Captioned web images
>>
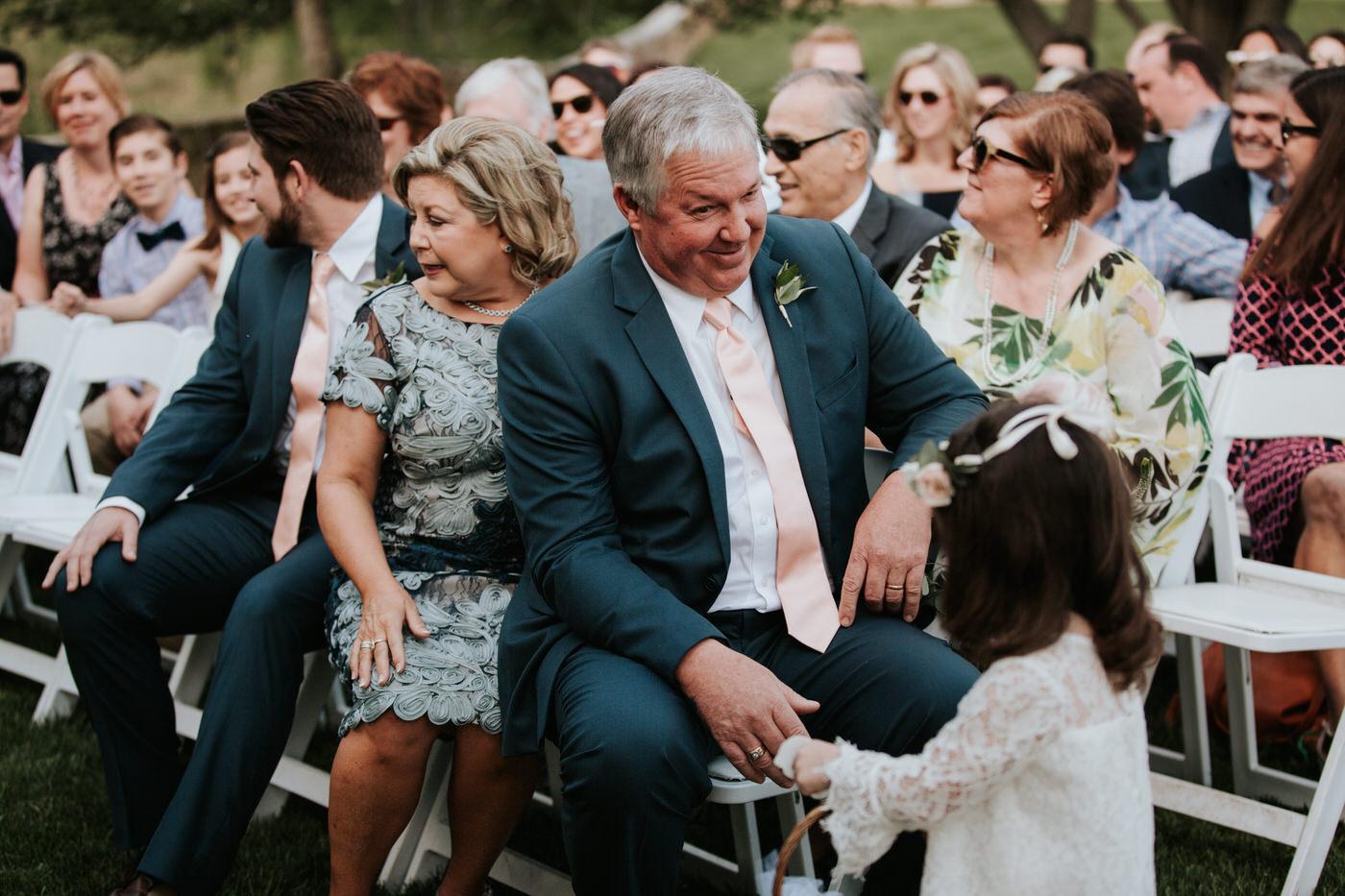 Wedding guests at Thurman's Mansion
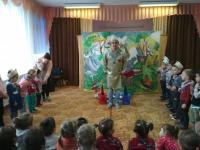 У нас в гостях - детский музыкальный театр «Фантазия»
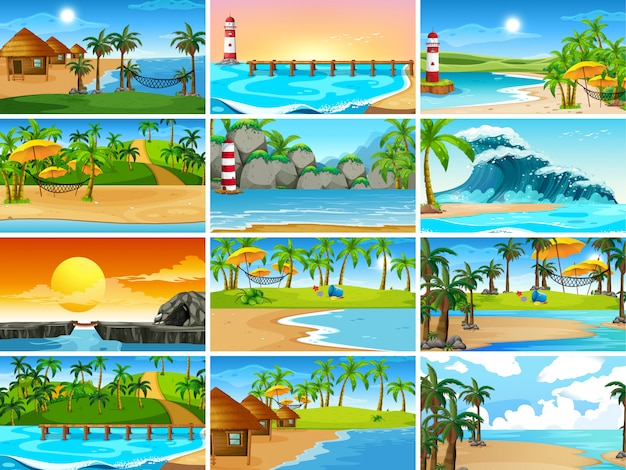 Conjunto de cenas de praia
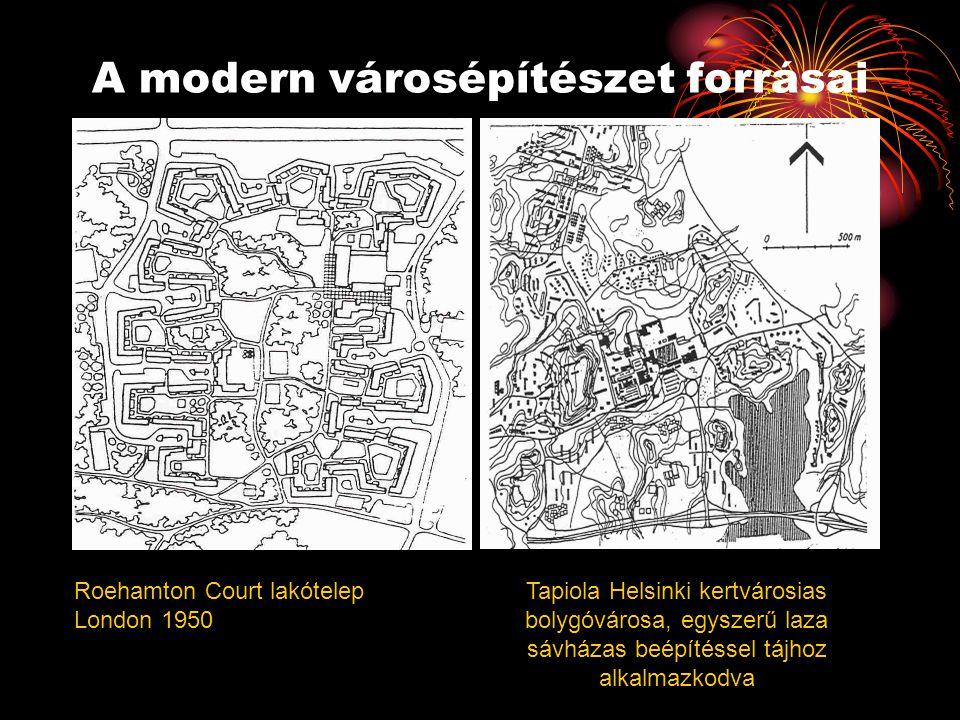 A modern városépítészet forrásai Roehamton Court lakótelep London 1950 Tapiola Helsinki kertvárosias bolygóvárosa, egyszerű laza sávházas beépítéssel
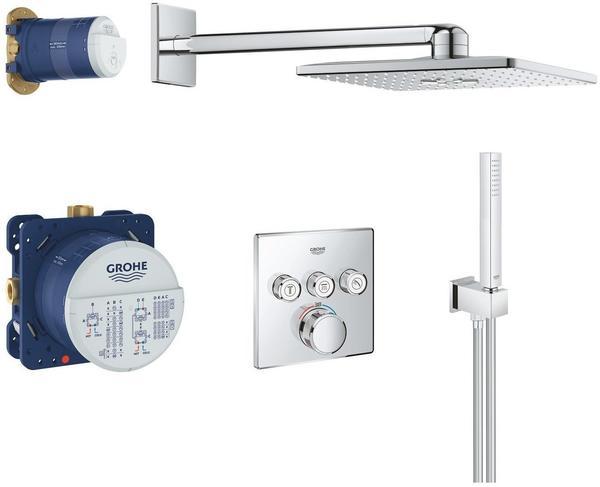 Duschsystem mit Thermostatbatterie f/ür die Wandmontage  moon white  26507LS0 GROHE Euphoria SmartControl System 310 Duo  Brause-und Duschsysteme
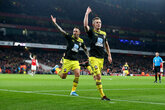 Tactical Watch: Gunning for the Gunners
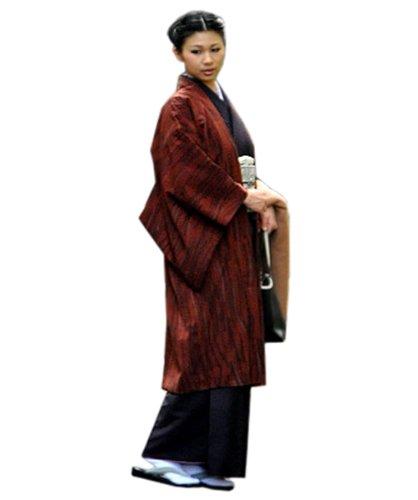 [京都きもの町] 長羽織 よろけ墨柄 赤銅色×黒色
<<
→ WHAT TO WORK ON: Print from the line containing "У нас в гостях" through the line containing "A modern városépítészet" in the data above, exactly as the lines stand, and omit every picture.

→ SOLUTION TO THIS PROBLEM:
 У нас в гостях - детский музыкальный театр «Фантазия»
 Conjunto de cenas de praia
 A modern városépítészet forrásai Roehamton Court lakótelep London 1950 Tapiola Helsinki kertvárosias bolygóvárosa, egyszerű laza sávházas beépítéssel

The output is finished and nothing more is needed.